Varietal resistance to stem canker
There are two types of resistance to phoma in oilseed rape. Firstly, single genes (R-genes) that act in the leaf, which can be very effective. Secondly, multiple genes (quantitative) that act in petioles and stems, which can be effective, especially when combined.
The stem canker resistance ratings in the AHDB Recommended List use a standard 1 (susceptible) to 9 (resistant) scale. Updated annually and based on final assessments of stem canker severity in early summer, varieties with strong levels of resistance are far less likely to require multiple fungicide applications. It is important to note that although some resistant varieties may exhibit high levels of spotting, they will only develop low levels of canker.
Phoma fungicide performance
Two sprays at half the recommended label rate are sufficient to achieve good control of phoma leaf spot and stem canker, according to AHDB fungicide performance data. Although complete control is possible with three sprays, it is not economical to use such an intensive fungicide programme.
When applied prior to infection, all approved fungicides offer protection. However, infected small plants will require consideration of curative and plant growth regulator (e.g. Metconazole and tebuconazole) activity.

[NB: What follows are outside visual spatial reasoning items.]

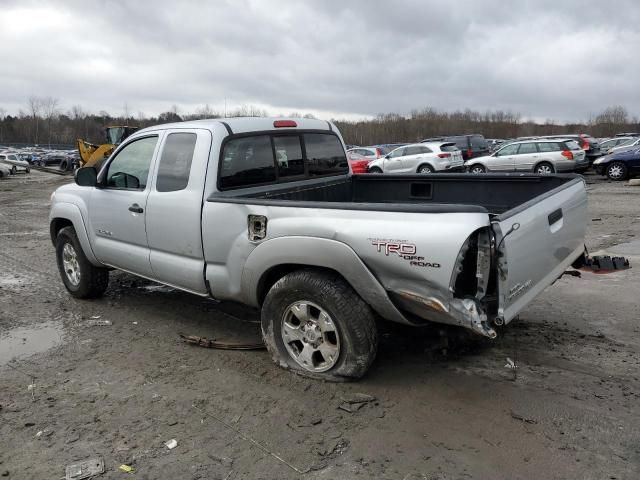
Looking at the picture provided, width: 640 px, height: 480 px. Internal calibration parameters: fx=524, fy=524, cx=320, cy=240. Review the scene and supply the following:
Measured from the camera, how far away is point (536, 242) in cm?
338

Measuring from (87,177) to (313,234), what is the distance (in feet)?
9.91

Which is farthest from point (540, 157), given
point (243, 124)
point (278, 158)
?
point (243, 124)

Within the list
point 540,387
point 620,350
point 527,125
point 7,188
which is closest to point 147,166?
point 540,387

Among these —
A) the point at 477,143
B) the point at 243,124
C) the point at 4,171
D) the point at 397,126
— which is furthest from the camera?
the point at 397,126

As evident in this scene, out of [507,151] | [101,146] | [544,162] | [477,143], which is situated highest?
[101,146]

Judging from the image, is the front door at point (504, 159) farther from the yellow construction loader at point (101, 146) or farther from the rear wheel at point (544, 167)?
the yellow construction loader at point (101, 146)

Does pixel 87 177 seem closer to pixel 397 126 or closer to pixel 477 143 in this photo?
pixel 477 143

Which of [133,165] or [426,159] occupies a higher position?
[133,165]

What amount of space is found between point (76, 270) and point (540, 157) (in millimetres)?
18492

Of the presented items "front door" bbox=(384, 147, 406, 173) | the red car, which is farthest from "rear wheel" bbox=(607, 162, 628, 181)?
the red car

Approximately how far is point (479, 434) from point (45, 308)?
481 centimetres

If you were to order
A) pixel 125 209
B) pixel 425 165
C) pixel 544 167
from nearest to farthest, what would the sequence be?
pixel 125 209, pixel 544 167, pixel 425 165

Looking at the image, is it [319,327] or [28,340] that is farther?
[28,340]

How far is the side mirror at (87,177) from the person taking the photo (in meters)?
5.31
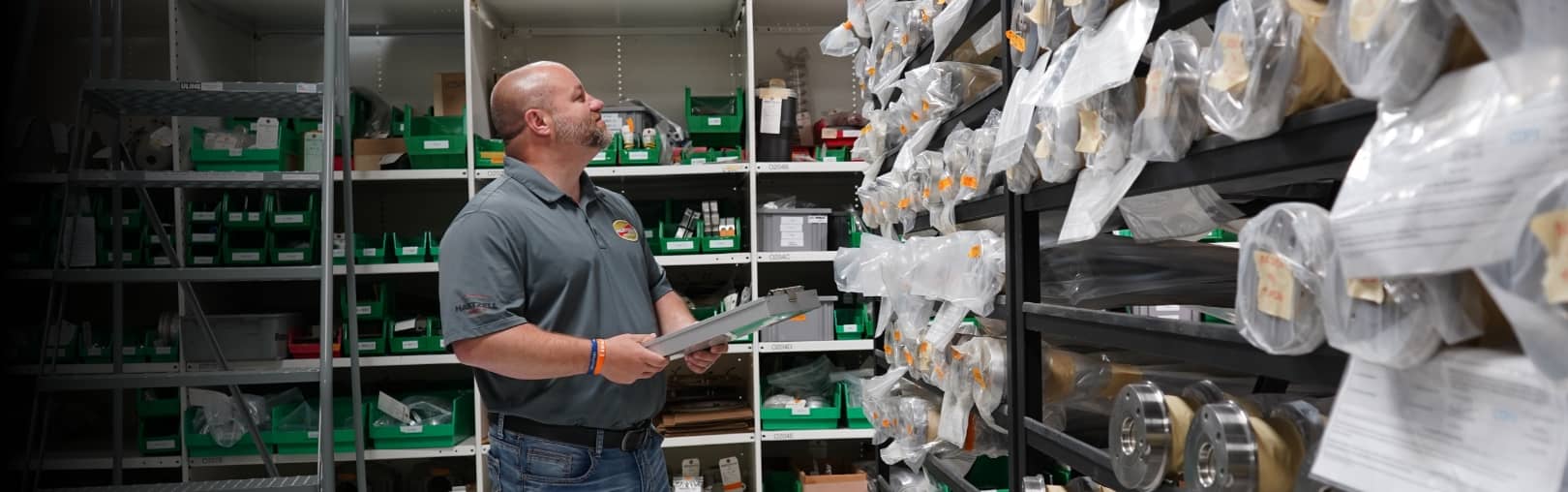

Although variation in fungicide sensitivity in the two phoma pathogens has been observed, it is not large enough to warrant separate management strategies under field conditions.
No resistance to fungicides has been recorded in the UK phoma population. However, mechanisms for azole resistance have been identified in other countries. Consequently, it is important to use various modes of action, in alternation or as mixtures/co-formulations, throughout the fungicide programme.